_Dataset records_:

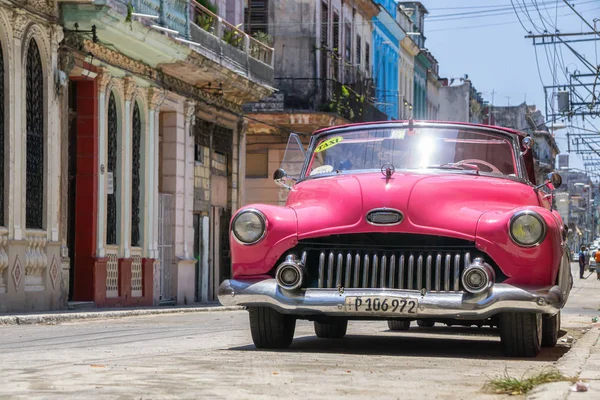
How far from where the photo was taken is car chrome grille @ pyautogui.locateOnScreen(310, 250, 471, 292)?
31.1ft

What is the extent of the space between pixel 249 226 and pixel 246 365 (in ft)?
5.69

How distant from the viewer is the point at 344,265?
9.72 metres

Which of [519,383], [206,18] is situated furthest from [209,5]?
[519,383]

* * *

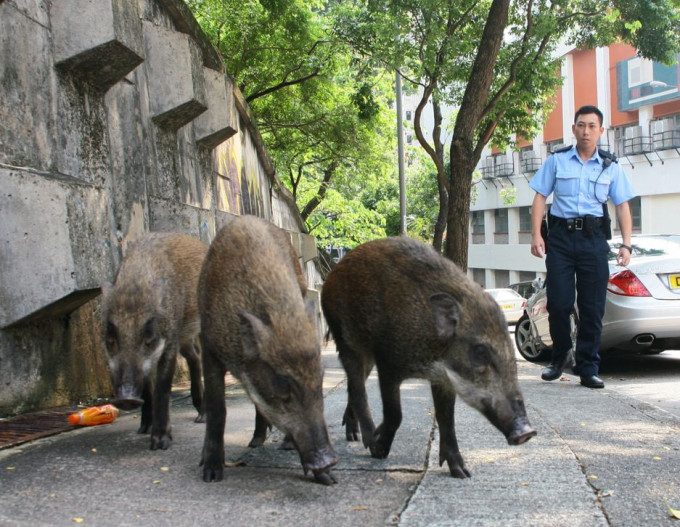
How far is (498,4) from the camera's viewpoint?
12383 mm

_Stated goal_:
Reproduce the lines from the one containing "How far from" through the one containing "9.72 metres", keeping both of those lines.

_Output of the exercise_:
How far from where the photo was taken is car chrome grille @ pyautogui.locateOnScreen(310, 250, 471, 292)?
31.1ft

What is the extent of the space between pixel 249 226 and pixel 246 365 (in ft)?
5.69

How distant from the viewer is the point at 344,265?
9.72 metres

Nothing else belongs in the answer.